A oportunidade de trabalhar em um livro fez Mareska vislumbrar novos horizontes no mundo da literatura. Em entrevista para o portal Conversa Cult ela compartilhou como lembrança a primeira vez em que mandou um texto pronto para a sua agente, Gui Liaga, da agência Página 7. Esse momento desanuviou a certeza de que ela nunca conseguiria escrever o começo, meio e fim de uma história.
Em janeiro de 2019 a antiga livreira lançou sua primeira novela Amizades, cacatuas e outras coisas fora de controle, na Amazon, ocupando por várias semanas o 1° lugar entre os mais vendidos da plataforma em três categorias.
A narrativa tem como protagonistas as adolescentes Antônia e Helena. As jovens têm seus planos para as férias frustrados por um trabalho surpresa de literatura. Antônia fica indignada com a notícia, já que não é nem um pouco fã dos livros e se esforçou durante todo o ano para manter notas aceitáveis na matéria. Como se não bastasse perder seu tão merecido descanso das aulas, ela descobre que o trabalho precisa ser feito em conjunto e que sua dupla é a ex melhor amiga com a qual não conversa há meses, Helena.
Enquanto lidam com os próprios traumas e com o fim da amizade, as duas meninas se veem no meio de uma confusão envolvendo seus amigos intrometidos, uma vidente charlatã e a perseguição a uma cacatua maluca em fuga.
Durante a leitura é possível entender porque a escrita de Mareska capturou a atenção de sua agente. A autora tem habilidade da versatilidade, desbravando vários assuntos delicados como ansiedade, bissexualidade, racismo e autoaceitação com seriedade, mas também humor.
Tendo os laços de amizade como guia a narrativa apresenta duas personagens que não são nada fáceis de serem retratadas. Helena é uma menina negra que sofre com episódios de ansiedade, mas resiste a procurar tratamento e externar suas preocupações e se esforça a todo momento para atender as expectativas das outras pessoas, anulando a si mesma e ignorando comentários preconceituosos sobre seu cabelo cacheado.
Já Antônia é fora dos padrões em todos os sentidos, ela não é como as garotas magras que estampam capas de revistas, estrelam comerciais e atraem a cobiça de meninos e meninas. O mundo diz a ela que deve sentir o contrário, mas Antônia se ama e se aceita do jeito que é. Entretanto, a confiança em si mesma foi construída por meio de muita resistência e persistência, que semearam nela a desconfiança e a disposição para bater de frente com qualquer um à sua volta.

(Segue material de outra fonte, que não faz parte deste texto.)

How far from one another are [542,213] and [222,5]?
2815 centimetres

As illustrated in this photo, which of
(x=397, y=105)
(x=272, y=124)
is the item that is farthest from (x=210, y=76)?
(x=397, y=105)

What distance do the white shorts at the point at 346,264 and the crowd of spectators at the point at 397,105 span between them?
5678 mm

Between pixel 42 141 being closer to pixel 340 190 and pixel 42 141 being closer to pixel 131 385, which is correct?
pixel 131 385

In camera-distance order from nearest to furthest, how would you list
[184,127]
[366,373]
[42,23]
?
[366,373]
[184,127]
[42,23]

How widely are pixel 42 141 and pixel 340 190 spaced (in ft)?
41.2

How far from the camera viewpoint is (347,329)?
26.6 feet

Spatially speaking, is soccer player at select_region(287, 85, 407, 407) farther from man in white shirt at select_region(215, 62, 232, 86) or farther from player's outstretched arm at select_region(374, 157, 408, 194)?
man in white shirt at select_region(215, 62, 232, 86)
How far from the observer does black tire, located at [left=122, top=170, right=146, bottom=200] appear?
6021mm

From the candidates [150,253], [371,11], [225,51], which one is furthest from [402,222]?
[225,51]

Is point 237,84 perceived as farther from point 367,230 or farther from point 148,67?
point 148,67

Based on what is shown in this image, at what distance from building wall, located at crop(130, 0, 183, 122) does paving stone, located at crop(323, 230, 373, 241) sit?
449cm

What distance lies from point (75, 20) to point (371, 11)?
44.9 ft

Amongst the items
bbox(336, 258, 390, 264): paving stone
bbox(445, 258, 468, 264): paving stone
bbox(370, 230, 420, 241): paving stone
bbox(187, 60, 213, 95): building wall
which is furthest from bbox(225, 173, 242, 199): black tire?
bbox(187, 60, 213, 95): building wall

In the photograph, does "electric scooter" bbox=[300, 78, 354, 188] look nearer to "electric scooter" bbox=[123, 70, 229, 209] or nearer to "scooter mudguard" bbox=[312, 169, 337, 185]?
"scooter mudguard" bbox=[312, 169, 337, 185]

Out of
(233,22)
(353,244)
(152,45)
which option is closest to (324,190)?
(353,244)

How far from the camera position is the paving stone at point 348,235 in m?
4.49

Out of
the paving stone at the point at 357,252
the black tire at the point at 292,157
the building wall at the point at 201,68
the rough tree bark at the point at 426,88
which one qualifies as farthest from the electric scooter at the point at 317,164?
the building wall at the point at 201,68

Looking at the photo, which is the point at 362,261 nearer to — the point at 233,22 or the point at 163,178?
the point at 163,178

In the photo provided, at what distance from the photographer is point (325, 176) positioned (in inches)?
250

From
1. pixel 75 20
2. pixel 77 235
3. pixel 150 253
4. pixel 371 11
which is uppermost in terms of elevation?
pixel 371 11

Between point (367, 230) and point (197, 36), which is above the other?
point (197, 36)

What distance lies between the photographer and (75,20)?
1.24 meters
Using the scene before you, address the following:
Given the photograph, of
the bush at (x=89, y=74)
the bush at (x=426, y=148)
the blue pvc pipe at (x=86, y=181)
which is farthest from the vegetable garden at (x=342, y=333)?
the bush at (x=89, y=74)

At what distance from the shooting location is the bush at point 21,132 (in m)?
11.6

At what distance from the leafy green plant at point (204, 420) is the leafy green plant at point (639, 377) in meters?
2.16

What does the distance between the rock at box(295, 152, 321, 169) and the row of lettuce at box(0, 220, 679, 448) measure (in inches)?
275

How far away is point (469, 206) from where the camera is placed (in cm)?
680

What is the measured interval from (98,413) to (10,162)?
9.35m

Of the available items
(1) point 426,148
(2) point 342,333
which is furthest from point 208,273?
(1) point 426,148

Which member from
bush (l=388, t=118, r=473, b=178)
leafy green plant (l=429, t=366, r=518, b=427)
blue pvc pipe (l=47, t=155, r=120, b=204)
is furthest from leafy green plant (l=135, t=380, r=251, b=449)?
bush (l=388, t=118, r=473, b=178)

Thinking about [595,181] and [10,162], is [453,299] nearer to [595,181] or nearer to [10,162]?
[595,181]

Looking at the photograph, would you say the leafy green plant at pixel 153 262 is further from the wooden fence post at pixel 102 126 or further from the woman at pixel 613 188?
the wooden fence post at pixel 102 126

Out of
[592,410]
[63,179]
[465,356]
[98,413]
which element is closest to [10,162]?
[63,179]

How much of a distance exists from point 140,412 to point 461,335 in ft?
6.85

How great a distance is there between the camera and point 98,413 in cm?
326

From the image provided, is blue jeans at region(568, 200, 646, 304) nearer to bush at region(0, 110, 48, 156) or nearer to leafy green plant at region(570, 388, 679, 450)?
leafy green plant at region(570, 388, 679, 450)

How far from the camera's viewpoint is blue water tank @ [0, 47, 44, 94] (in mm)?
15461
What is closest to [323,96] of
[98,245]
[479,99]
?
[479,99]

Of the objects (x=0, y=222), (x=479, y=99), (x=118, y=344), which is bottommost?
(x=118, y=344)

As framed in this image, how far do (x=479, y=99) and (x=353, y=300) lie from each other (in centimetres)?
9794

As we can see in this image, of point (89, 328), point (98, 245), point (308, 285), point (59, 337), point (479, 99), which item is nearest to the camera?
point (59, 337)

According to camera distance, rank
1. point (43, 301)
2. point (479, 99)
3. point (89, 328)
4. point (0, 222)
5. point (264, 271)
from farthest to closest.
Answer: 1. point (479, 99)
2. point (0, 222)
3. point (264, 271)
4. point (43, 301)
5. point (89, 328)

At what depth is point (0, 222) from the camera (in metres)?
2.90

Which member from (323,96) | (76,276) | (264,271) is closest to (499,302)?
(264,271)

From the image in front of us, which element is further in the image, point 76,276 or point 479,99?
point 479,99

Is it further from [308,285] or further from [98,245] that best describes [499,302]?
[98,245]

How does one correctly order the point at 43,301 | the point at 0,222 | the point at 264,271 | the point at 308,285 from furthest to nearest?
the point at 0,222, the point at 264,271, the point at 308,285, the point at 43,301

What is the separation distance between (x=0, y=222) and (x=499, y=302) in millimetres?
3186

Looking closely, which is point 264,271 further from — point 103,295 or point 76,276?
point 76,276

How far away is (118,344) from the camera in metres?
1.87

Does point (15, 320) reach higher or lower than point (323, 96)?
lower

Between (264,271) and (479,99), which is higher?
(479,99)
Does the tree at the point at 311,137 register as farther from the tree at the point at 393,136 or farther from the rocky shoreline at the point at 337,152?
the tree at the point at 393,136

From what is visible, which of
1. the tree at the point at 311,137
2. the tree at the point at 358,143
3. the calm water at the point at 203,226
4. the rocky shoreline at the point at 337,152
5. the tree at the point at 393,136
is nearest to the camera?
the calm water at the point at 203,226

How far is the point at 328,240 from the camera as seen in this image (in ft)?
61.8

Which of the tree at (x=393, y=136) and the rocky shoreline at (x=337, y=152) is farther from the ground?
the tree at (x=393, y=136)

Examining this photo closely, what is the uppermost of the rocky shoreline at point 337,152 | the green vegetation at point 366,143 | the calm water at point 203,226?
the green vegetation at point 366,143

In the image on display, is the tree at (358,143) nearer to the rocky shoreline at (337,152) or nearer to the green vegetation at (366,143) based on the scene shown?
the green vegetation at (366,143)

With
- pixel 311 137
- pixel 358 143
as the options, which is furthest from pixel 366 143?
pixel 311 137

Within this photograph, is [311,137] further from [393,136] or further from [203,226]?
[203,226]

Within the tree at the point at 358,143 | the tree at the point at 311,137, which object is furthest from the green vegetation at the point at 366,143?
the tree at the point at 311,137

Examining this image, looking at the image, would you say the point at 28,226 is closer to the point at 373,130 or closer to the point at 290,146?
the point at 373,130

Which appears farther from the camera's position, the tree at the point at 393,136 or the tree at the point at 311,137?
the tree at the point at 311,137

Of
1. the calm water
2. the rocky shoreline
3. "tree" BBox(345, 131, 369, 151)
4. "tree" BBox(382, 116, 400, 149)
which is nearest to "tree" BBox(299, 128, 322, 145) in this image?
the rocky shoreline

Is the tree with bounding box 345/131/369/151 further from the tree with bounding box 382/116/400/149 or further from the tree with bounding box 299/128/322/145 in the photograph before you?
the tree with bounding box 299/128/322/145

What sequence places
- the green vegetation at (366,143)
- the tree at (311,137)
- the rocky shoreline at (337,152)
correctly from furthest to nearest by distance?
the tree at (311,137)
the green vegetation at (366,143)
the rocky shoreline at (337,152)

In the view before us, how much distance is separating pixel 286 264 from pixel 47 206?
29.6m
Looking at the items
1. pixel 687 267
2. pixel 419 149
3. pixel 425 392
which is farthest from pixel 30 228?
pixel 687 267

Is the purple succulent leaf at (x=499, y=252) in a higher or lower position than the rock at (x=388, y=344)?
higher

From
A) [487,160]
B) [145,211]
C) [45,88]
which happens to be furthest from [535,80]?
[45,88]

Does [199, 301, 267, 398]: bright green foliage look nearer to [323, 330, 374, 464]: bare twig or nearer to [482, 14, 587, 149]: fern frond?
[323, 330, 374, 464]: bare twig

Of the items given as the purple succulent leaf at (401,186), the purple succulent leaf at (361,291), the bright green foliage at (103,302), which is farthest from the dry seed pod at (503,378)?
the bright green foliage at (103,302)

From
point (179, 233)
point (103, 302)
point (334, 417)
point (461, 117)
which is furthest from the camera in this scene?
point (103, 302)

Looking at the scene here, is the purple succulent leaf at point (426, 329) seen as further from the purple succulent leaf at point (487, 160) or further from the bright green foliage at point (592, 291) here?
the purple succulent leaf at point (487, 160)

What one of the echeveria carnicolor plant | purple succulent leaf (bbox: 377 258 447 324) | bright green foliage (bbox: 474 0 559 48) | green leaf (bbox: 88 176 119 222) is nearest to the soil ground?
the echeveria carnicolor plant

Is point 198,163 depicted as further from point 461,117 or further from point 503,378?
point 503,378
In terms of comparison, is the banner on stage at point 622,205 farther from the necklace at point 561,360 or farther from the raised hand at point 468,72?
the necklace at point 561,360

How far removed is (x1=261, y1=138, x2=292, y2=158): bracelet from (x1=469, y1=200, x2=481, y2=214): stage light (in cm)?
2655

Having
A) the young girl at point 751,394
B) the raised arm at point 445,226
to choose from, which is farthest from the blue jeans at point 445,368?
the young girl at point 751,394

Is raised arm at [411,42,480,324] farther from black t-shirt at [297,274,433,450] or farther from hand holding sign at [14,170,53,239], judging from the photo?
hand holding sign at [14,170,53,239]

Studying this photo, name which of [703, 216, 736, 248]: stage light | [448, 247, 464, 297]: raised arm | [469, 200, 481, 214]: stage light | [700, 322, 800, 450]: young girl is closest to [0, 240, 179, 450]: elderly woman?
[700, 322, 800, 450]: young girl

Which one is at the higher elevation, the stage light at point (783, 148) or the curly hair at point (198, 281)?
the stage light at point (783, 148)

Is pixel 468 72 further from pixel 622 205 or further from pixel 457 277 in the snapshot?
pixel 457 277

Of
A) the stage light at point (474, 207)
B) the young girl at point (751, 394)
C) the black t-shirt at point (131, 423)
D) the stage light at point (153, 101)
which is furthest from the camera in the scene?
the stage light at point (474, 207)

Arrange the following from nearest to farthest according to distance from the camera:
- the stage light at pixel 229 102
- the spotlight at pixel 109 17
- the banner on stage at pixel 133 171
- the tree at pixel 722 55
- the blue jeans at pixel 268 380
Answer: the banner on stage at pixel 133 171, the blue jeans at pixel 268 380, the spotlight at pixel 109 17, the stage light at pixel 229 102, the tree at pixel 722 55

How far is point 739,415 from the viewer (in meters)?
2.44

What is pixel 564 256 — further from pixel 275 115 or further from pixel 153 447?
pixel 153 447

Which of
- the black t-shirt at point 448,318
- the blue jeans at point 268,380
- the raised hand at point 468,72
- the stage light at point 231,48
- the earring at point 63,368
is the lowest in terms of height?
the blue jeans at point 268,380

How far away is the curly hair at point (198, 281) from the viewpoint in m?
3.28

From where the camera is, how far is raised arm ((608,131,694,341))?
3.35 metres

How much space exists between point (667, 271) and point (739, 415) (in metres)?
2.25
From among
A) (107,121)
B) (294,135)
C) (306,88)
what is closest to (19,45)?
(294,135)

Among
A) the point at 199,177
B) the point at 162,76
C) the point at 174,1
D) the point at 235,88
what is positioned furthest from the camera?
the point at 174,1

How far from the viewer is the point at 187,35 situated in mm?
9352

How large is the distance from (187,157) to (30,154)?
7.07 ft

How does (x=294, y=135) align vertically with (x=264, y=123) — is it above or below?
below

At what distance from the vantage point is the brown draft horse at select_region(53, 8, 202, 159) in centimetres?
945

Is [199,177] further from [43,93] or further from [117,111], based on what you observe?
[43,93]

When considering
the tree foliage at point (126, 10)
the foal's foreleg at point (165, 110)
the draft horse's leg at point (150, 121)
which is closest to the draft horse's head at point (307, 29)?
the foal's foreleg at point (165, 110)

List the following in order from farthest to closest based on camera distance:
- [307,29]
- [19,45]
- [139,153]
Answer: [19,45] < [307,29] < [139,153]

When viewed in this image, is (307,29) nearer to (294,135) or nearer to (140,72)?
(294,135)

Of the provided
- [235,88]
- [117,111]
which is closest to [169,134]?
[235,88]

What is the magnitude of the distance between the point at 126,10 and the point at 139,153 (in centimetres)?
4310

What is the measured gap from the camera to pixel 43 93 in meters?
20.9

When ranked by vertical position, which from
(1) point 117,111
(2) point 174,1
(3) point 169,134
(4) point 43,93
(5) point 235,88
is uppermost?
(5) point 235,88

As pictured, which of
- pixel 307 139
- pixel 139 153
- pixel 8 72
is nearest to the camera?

Padrões de beleza e na sociedade em geral são feitos para serem inatingíveis, deixando as pessoas num estado eterno de insatisfação consigo mesmas ao mesmo tempo em que criam essa necessidade de se adequar a ele para serem aceitas. Alguém que desafia tudo isso faz com que as pessoas sejam obrigadas a repensar prioridades e padrões, e na maioria das vezes a reação a isso é de hostilidade.
Ao longo da história descobrimos as nuances das personagens e começamos a entender o que levou as amigas a se afastarem. A dificuldade em partilhar os próprios problemas e a ideia de que é preciso enfrentar tudo sozinho, sem dividir o fardo com aqueles que mais amam, e resistir às tormentas em silêncio para impedir um suposto fracasso como seres humanos, abriu um precipício entre Helena e Antônia.
Mareska explica que a ideia de escrever o livro veio da necessidade de, por meio da amizade, mostrar que tudo bem precisar de ajuda para resolver algumas questões e que isso não torna ninguém fraco.
Amizades, cacatuas e outras coisas fora de controle é uma história divertida e, acima de tudo, necessária. Nela, paramos pelo tempo que precisamos para ouvir os pensamentos mais íntimos das personagens como se fossemos seus melhores amigos e terminamos a leitura com a sensação de ter escutado o eco de nossas próprias inseguranças e hesitações, que, na maior parte do tempo, empurramos para dentro de nós mesmos.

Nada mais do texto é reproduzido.